Нет, больше на его штучки она не поддастся. Прежде Шон — умелый манипулятор — всегда добивался от нее того, чего хотел. Кэссиди неспроста так тщательно отгородилась от него — духовно и физически. Шон был ненасытен — он поглощал с потрохами любую личность, имевшую неосторожность сколько-нибудь сблизиться с ним; во всяком случае, личность, воля которой уступала его собственной. Кэссиди с превеликим трудом удалось завоевать свою независимость, которую она теперь старалась хранить как зеницу ока.
История о том, что Шон заболел, была, разумеется, очередным вымыслом. За всю свою жизнь Шон О'Рурк не проболел и дня. Микробы, видимо, опасались с ним связываться. Этот приземистый, вспыльчивый и здоровый как бык мужчина буквально продирался по жизни, оставив позади пятерых жен, троих детей и бессчетное количество бестселлеров. Его с поразительной, неуемной и воистину юношеской страстью влекло к авантюрам. Ребенком Кэссиди боялась отца до паники, потом научилась, сохраняя спокойствие, держаться настороже.
И вот теперь она ему понадобилась. Вряд ли удастся отвертеться. Придется ехать. По-видимому, какие-то вопросы, связанные с новым романом Шона. Ведь в жизни ничего, кроме сочинительства, не трогало его.
Кэссиди уже мысленно составила план действий. Визита в отцовскую квартиру на Парк-авеню, которую он занимал вдвоем с Мабри, она ничуть не опасалась — ездить на себе отцу она уже не позволяла, а на Ричарда Тьернана ей, по большому счету, наплевать. Даже если этот злодей и вращался на орбите Шона, Кэссиди сомневалась, чтобы ему было до нее хоть какое-то дело.
Она не из той породы, которая вдохновляет убийц на преступление.
Черт побери, она уже совсем опоздала в ресторан… В Балтиморе стоял довольно теплый март, и Кэссиди предвкушала наступление весны; поездка в Нью-Йорк совершенно не входила в ее планы. Впрочем, тут уж ничего не попишешь. С детства беззаветно обожавшая своего невозможного отца, Кэссиди не могла ему отказать. Да, она возьмет несколько дней отпуска и слетает к Шону в Нью-Йорк, чтобы лишний раз убедиться — старый лис жив и здоров. Выведает, что ему на сей раз понадобилось, скажет «нет», прошвырнется по магазинам и возвратится в Балтимор.

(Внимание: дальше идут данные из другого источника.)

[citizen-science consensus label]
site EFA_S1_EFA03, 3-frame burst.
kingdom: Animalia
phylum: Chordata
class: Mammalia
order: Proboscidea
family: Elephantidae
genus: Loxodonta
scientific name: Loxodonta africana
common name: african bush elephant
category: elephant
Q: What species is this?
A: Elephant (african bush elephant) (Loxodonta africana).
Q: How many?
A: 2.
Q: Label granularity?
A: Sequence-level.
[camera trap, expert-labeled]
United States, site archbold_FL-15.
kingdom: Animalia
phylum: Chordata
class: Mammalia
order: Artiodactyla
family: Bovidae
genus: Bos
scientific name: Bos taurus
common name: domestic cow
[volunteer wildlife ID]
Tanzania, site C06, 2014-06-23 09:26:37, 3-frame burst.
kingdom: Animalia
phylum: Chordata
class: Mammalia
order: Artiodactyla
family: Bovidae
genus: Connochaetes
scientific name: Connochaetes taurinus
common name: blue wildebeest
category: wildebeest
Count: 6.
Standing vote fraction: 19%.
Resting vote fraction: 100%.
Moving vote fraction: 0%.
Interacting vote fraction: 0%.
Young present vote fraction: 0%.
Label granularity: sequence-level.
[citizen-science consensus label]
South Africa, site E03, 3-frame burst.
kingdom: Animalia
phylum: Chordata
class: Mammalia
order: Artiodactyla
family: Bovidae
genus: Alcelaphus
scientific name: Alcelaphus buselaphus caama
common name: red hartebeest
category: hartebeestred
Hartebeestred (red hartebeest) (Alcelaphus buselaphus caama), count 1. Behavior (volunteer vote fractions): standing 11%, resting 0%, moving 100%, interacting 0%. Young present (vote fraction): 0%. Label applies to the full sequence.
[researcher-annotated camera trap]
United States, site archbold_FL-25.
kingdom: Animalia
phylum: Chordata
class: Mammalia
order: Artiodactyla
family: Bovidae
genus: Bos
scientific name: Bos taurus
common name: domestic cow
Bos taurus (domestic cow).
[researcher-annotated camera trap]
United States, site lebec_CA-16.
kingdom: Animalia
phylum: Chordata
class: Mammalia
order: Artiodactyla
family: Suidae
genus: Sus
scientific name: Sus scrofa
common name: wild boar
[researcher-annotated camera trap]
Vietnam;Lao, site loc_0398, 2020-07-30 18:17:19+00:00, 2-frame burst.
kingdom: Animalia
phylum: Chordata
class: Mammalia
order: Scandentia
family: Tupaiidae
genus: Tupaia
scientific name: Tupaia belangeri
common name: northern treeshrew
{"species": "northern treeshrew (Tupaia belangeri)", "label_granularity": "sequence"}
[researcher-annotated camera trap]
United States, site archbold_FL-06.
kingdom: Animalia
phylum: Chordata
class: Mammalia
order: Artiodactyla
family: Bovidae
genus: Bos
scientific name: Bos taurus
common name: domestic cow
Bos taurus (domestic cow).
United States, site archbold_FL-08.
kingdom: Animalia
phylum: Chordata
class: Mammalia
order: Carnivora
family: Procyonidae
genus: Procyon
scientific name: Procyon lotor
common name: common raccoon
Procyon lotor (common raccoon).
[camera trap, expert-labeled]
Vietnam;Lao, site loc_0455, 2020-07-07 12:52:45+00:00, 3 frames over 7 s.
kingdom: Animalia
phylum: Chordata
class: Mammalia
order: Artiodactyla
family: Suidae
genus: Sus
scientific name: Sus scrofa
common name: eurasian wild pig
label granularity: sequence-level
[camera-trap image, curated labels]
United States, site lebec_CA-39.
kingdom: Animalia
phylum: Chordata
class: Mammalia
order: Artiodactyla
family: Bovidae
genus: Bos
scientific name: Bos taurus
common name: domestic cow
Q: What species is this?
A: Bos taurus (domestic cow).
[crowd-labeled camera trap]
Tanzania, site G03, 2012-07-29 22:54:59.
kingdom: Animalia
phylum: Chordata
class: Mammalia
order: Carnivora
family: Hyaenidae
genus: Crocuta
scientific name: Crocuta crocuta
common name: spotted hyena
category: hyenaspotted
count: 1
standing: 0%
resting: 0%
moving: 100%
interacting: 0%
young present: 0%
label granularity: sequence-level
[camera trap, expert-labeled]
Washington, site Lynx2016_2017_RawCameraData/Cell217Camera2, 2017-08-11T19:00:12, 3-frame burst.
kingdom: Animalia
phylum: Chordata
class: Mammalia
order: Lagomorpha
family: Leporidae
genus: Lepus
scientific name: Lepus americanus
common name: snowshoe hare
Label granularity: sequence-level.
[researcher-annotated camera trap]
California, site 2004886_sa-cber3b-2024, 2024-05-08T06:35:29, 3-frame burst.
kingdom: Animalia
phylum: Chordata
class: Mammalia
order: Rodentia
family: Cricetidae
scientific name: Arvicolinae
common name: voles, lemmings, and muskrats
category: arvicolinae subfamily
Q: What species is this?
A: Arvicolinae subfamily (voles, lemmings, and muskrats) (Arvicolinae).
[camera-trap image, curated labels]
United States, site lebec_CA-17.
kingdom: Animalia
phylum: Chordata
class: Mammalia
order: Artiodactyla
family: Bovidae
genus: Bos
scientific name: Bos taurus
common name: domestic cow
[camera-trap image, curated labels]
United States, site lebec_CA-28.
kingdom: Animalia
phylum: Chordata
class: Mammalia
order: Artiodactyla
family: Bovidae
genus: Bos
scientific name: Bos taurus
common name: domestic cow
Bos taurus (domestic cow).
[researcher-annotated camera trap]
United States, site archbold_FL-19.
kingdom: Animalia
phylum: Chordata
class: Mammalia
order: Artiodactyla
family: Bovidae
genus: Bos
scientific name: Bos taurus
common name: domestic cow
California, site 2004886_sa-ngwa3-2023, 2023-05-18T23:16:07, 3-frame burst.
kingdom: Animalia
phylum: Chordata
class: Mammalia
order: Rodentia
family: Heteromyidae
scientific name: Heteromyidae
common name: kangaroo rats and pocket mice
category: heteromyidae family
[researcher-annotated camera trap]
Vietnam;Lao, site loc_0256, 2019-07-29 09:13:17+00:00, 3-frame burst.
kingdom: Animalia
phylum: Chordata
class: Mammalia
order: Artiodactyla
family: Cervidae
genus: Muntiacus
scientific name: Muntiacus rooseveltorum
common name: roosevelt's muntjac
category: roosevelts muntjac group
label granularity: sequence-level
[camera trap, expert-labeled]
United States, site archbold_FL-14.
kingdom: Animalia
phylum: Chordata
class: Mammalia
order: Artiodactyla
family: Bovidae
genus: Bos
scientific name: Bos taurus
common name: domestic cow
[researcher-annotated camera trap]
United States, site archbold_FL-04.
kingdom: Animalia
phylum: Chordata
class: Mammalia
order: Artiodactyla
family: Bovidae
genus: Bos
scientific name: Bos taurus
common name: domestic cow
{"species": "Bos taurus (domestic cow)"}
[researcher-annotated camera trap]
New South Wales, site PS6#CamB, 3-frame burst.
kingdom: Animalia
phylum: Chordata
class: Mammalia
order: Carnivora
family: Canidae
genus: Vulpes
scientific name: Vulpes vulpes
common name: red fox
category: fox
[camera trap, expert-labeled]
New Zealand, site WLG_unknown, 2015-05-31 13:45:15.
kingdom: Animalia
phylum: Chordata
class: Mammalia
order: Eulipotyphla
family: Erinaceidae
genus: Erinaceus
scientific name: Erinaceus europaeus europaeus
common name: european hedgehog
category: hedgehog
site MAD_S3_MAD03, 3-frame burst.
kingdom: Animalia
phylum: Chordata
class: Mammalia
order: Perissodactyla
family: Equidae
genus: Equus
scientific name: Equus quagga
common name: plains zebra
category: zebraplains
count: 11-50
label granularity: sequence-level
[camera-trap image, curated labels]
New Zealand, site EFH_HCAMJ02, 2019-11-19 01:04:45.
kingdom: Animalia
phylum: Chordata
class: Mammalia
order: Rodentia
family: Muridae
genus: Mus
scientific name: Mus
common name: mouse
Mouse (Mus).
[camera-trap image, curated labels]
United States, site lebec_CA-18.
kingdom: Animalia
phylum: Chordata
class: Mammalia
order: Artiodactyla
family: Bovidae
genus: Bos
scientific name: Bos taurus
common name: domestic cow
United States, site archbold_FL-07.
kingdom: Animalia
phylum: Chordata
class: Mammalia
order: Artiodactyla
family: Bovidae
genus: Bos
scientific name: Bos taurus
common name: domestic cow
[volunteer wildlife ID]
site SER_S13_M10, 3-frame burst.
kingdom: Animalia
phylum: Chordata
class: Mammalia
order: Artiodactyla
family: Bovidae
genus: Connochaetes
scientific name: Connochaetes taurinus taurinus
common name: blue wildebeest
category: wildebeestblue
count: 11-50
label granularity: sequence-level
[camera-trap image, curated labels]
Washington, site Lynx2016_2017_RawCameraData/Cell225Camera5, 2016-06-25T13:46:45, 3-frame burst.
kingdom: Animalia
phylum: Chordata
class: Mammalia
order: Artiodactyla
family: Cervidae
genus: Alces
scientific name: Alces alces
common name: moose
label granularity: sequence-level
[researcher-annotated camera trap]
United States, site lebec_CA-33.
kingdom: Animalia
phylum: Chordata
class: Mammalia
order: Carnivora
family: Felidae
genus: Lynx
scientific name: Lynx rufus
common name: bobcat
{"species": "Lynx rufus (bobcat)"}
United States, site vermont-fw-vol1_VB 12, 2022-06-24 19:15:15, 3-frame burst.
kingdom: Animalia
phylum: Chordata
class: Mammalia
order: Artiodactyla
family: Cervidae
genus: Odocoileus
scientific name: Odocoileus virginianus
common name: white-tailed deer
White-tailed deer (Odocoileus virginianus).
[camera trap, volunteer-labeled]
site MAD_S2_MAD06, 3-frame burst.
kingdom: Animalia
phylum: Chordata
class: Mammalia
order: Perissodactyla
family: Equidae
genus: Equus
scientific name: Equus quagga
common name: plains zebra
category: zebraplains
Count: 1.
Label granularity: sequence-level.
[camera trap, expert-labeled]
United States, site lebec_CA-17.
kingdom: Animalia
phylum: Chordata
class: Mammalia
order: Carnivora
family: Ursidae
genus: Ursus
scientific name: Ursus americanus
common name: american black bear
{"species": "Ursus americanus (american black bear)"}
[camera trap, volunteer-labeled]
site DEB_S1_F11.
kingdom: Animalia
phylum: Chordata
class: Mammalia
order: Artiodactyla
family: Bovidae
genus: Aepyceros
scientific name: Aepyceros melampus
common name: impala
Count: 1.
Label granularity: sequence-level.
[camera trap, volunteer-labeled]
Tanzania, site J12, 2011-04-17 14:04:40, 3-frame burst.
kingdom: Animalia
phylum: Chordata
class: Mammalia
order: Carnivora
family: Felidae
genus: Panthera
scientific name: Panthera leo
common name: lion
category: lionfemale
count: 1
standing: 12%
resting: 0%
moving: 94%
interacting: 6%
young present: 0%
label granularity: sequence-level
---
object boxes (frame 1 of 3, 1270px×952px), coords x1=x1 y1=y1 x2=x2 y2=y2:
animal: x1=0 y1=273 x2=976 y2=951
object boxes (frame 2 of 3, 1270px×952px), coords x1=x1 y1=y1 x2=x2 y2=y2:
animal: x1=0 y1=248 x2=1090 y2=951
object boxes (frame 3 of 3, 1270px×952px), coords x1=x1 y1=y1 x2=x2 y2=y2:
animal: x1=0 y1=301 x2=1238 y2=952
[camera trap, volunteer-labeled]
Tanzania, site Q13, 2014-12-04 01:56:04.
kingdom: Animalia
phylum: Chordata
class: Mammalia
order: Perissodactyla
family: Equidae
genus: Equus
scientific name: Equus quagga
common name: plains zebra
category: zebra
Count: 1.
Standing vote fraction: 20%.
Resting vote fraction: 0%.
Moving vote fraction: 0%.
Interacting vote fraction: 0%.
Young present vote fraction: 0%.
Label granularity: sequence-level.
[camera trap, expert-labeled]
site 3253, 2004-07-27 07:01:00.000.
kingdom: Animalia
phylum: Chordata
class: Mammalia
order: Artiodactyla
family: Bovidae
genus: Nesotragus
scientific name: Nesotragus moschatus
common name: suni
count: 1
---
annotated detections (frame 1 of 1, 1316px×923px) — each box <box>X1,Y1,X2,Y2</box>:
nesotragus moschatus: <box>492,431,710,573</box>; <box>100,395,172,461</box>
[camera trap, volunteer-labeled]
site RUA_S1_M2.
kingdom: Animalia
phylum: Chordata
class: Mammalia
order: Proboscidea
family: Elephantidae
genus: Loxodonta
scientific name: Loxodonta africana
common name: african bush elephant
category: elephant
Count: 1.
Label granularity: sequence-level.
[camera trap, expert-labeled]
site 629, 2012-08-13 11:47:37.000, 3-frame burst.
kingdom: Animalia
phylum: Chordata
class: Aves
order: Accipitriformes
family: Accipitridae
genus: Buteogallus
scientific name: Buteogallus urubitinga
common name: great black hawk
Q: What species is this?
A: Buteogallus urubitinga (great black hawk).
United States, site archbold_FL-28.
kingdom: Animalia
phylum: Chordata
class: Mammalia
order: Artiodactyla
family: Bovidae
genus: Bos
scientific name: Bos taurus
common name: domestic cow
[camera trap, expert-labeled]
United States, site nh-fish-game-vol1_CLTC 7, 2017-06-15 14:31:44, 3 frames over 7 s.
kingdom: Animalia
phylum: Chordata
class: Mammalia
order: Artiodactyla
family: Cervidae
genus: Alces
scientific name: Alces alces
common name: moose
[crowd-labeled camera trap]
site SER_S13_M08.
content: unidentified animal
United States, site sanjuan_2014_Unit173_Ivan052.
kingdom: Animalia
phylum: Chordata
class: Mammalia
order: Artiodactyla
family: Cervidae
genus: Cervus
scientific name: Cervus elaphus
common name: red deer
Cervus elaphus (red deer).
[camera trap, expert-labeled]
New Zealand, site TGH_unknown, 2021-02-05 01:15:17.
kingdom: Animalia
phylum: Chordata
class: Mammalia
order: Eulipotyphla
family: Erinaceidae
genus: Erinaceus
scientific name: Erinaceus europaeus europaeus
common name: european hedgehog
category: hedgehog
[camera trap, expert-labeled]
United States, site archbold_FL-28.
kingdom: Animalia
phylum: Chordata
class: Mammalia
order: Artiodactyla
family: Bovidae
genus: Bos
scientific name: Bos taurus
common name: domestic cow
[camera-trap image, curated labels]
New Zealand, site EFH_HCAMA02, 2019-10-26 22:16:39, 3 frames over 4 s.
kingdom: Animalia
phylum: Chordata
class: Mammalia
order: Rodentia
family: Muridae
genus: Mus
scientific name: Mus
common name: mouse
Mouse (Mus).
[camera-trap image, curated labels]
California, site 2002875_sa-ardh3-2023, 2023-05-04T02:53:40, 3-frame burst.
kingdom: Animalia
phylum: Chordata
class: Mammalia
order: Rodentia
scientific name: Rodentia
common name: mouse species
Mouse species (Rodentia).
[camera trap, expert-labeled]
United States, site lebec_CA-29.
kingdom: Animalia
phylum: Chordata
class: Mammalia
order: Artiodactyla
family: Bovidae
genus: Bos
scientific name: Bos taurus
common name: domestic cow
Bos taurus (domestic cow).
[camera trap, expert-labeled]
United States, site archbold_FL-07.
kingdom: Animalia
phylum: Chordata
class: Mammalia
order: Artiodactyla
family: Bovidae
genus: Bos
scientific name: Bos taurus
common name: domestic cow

Все, казалось бы, проще простого. Но почему тогда ее грызет это мрачное предчувствие?
Может быть, лучше выкинуть из головы просьбу отца, махнуть куда-нибудь на Карибское море и недельку понежиться на солнышке, разгоняя накопившиеся за зиму тоску и усталость?
Нет, Карибы подождут. Во-первых, нечего потакать депрессии, всякий раз подступающей к ней в это время года, а во-вторых, она все равно безнадежно испортит себе отпуск, всю неделю тревожась за отца.
Да, похоже, придется лететь в Нью-Йорк. Кэссиди уповала на господа, что отец не вовлечет ее в очередную сумасбродную затею.
Маньяки-убийцы и психопаты никогда ее не привлекали. В отличие от отца Кэссиди предпочитала сталкиваться с мрачной изнанкой жизни лишь на книжных страницах. Поэтому она всерьез надеялась, что и знакомство с Ричардом Тьернаном ограничится лишь чтением нового романа.
— Отстань, Мабри, — недовольно отмахнулся от своей пятой жены Шон О'Рурк, урожденный Джон Роурки. — Знаешь ведь, я терпеть не могу, когда надо мной причитают.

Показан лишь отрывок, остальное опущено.